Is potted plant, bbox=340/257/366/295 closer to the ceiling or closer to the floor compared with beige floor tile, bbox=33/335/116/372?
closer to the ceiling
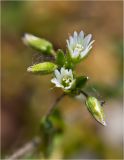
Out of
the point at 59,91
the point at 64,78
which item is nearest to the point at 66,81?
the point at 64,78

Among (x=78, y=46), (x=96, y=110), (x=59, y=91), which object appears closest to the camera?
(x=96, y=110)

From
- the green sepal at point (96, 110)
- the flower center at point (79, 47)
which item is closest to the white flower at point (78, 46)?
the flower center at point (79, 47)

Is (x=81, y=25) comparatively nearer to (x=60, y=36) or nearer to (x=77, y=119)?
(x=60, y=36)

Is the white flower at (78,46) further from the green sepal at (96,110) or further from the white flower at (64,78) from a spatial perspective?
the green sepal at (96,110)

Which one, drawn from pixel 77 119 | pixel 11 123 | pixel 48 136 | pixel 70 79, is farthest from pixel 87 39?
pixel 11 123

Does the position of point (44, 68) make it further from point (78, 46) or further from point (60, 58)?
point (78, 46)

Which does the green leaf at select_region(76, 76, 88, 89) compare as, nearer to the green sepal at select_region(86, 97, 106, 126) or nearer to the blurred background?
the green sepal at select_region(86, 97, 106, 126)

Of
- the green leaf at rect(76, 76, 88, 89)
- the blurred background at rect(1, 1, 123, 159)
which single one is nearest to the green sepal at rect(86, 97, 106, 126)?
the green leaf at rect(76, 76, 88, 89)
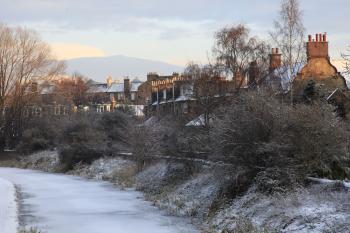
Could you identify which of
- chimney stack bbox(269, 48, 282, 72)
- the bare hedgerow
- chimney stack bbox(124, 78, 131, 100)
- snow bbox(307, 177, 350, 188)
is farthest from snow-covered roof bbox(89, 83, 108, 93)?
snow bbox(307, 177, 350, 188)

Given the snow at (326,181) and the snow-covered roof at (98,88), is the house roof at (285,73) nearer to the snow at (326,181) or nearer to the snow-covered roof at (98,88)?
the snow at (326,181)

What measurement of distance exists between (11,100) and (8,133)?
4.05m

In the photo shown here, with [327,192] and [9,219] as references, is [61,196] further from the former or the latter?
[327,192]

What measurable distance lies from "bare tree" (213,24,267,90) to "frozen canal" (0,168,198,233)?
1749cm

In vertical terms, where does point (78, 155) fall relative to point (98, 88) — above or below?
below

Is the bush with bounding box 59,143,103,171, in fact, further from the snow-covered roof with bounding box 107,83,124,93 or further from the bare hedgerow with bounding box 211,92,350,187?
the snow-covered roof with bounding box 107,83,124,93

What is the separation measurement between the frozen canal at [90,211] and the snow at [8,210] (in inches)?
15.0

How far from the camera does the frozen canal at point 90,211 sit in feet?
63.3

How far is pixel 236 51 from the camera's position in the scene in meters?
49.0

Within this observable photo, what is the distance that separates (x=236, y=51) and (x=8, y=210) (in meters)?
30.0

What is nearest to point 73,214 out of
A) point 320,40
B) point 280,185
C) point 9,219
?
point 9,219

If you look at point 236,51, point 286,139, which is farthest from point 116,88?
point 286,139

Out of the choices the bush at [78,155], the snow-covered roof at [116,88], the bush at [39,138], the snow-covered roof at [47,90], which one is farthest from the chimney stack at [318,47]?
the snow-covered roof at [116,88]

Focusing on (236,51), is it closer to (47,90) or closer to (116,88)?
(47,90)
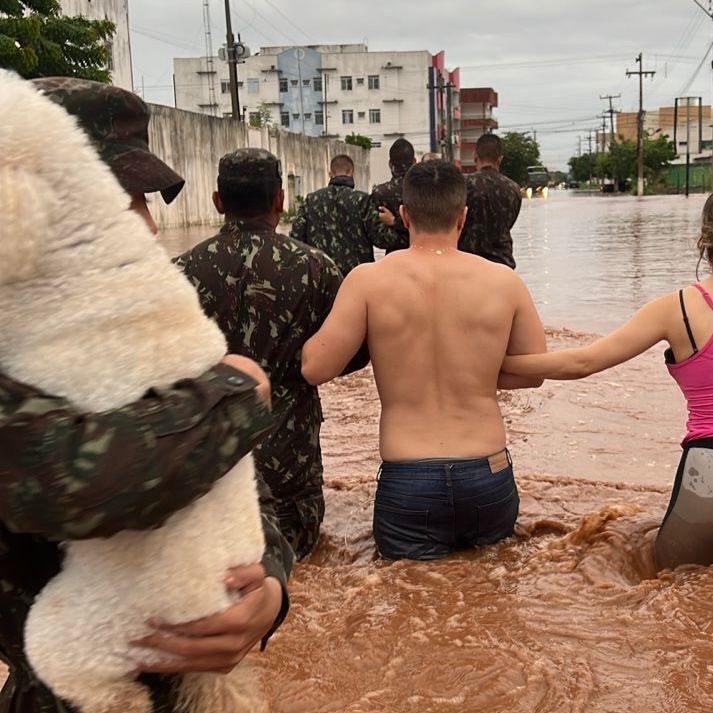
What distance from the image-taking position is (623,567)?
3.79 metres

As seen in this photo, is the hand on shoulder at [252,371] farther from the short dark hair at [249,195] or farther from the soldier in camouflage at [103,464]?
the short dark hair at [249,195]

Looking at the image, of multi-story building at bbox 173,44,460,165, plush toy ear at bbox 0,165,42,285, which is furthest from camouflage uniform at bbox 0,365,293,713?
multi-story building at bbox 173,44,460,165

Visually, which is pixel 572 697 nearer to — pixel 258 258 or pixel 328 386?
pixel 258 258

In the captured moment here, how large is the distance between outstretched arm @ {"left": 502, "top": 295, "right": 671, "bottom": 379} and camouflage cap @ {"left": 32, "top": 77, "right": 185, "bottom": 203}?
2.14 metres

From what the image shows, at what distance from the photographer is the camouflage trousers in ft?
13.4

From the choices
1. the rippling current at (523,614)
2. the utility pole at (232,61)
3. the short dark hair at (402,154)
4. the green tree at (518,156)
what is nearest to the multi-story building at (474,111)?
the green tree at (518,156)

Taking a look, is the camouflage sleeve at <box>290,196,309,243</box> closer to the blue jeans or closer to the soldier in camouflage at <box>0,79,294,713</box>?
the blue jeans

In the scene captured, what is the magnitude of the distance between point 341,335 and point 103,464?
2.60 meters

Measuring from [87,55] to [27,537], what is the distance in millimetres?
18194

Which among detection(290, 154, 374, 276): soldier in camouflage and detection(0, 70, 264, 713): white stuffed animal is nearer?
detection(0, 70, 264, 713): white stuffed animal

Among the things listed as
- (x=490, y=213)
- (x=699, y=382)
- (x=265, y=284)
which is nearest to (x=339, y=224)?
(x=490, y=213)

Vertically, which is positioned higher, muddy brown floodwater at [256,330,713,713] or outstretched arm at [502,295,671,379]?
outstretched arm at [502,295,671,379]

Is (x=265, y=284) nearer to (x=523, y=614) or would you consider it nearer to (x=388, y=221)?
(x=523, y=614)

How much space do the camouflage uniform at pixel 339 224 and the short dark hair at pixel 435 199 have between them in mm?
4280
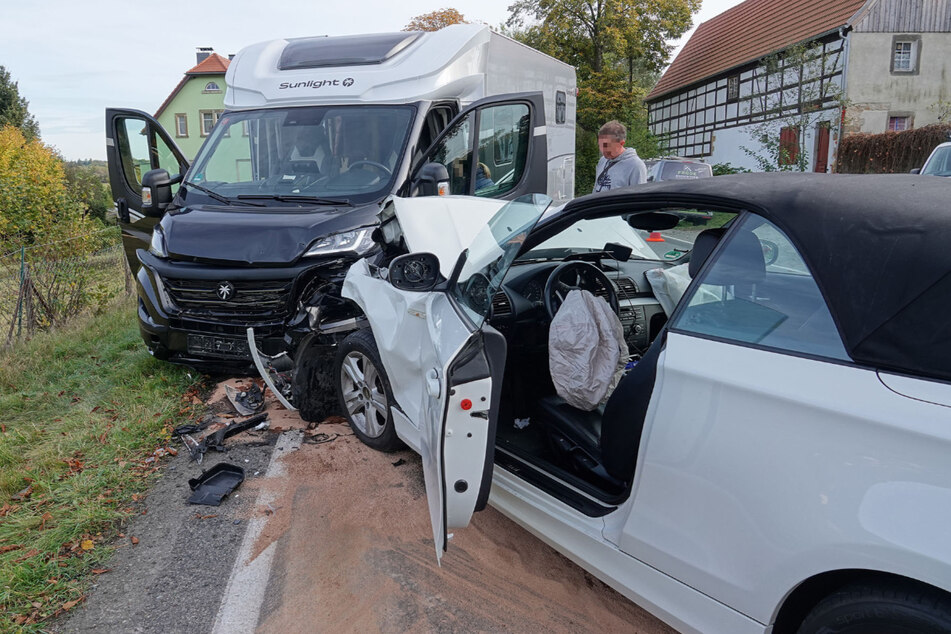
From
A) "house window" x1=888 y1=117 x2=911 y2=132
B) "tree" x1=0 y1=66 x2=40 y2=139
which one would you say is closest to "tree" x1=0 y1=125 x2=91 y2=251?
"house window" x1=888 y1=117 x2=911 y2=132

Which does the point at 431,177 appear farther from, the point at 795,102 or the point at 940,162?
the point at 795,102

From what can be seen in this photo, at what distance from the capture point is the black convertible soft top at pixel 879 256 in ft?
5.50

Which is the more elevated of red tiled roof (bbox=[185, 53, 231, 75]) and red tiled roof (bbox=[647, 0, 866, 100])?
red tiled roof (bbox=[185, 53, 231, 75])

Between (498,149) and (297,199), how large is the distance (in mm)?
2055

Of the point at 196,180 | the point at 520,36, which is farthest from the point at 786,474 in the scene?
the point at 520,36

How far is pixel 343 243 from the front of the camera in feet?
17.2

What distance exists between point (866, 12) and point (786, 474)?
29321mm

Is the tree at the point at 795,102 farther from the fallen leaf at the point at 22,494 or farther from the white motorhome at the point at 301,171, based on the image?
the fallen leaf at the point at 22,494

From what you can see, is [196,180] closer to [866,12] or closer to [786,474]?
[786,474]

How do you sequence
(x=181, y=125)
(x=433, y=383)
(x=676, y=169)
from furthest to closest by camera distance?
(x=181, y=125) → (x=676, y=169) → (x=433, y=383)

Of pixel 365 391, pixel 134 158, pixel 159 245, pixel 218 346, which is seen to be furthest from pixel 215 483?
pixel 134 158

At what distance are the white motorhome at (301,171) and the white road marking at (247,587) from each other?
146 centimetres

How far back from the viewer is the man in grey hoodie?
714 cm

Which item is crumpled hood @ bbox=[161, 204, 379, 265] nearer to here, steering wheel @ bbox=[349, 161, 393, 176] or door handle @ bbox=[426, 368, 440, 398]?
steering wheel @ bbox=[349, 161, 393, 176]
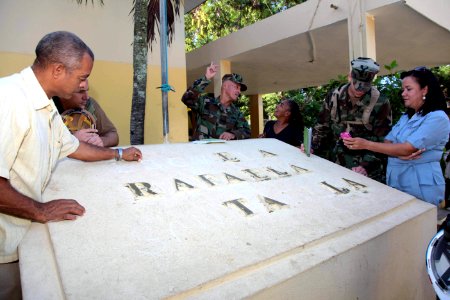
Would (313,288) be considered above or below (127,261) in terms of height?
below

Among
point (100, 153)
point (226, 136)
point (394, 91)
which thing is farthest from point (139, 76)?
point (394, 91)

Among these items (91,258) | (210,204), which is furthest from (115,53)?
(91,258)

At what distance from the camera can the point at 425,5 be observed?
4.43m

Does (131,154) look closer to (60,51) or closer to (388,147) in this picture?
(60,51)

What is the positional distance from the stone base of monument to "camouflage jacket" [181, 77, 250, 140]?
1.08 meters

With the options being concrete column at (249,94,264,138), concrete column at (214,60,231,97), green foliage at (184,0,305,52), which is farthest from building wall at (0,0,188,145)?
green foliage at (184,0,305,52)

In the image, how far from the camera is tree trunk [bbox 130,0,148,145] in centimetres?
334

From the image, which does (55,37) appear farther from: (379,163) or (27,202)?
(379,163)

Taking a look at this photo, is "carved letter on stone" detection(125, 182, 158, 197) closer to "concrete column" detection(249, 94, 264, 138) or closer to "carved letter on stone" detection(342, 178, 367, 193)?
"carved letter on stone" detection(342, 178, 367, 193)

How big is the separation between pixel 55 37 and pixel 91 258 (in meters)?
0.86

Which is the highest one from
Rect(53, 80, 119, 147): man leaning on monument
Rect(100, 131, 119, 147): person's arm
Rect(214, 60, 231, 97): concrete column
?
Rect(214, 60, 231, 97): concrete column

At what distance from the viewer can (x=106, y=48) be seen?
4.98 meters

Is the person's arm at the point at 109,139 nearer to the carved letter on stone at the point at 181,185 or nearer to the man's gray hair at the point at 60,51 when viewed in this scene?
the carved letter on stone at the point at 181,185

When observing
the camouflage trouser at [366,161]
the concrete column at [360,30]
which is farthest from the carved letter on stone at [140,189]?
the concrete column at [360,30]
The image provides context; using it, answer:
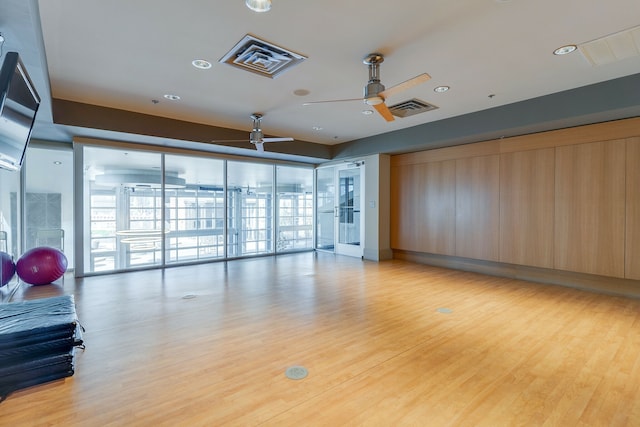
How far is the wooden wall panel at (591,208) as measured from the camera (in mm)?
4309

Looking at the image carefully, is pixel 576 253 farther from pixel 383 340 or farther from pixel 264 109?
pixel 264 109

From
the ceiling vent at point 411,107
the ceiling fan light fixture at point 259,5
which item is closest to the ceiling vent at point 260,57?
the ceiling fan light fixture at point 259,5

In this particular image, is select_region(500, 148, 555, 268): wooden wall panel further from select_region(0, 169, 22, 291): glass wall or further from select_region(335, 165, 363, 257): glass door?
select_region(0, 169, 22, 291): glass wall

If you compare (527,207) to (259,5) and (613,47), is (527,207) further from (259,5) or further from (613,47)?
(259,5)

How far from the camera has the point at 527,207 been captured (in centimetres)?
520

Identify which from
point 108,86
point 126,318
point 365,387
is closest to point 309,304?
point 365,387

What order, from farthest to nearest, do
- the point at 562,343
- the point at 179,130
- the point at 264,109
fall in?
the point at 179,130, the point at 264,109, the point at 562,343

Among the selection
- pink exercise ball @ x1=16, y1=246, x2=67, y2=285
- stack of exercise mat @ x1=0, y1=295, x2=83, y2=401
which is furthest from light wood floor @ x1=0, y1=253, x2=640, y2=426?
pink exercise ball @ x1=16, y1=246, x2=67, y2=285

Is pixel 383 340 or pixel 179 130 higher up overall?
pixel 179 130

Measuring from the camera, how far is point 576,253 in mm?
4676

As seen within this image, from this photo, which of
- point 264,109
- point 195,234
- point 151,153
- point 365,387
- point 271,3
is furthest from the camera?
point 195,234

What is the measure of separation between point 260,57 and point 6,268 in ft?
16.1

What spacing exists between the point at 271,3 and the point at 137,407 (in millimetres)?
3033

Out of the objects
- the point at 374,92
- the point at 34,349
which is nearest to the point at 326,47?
--
AIM = Write out only what runs from the line holding "In this particular" through the last line of the records, exactly as shown.

COMPLETE ANSWER =
In this particular image, is select_region(500, 148, 555, 268): wooden wall panel further from select_region(0, 169, 22, 291): glass wall or further from select_region(335, 165, 363, 257): glass door?
select_region(0, 169, 22, 291): glass wall

If you compare (527,207) to (259,5) and (613,47), is (527,207) further from (259,5) or further from (613,47)?
(259,5)

How far from the camera has the point at 527,207 been captured (in centimetres)?
520

Identify which from
point 108,86
point 126,318
point 365,387
is closest to point 309,304?
point 365,387

What order, from farthest to nearest, do
- the point at 562,343
- the point at 179,130
- the point at 264,109
fall in?
the point at 179,130, the point at 264,109, the point at 562,343

Among the selection
- pink exercise ball @ x1=16, y1=246, x2=67, y2=285
- stack of exercise mat @ x1=0, y1=295, x2=83, y2=401
which is furthest from light wood floor @ x1=0, y1=253, x2=640, y2=426?
pink exercise ball @ x1=16, y1=246, x2=67, y2=285

Is pixel 383 340 or pixel 179 130 higher up overall?
pixel 179 130

Measuring from the camera, how far is point 576,253 in mm?
4676

As seen within this image, from this photo, which of
- point 264,109
- point 195,234
- point 151,153
- point 365,387
- point 271,3
is furthest from the camera?
point 195,234

What is the measure of separation between point 260,57 and point 6,268 in ft?
16.1

What spacing exists between the point at 271,3 and the point at 137,407 (in millimetres)?
3033

Out of the objects
- the point at 374,92
- the point at 34,349
which is nearest to the point at 326,47?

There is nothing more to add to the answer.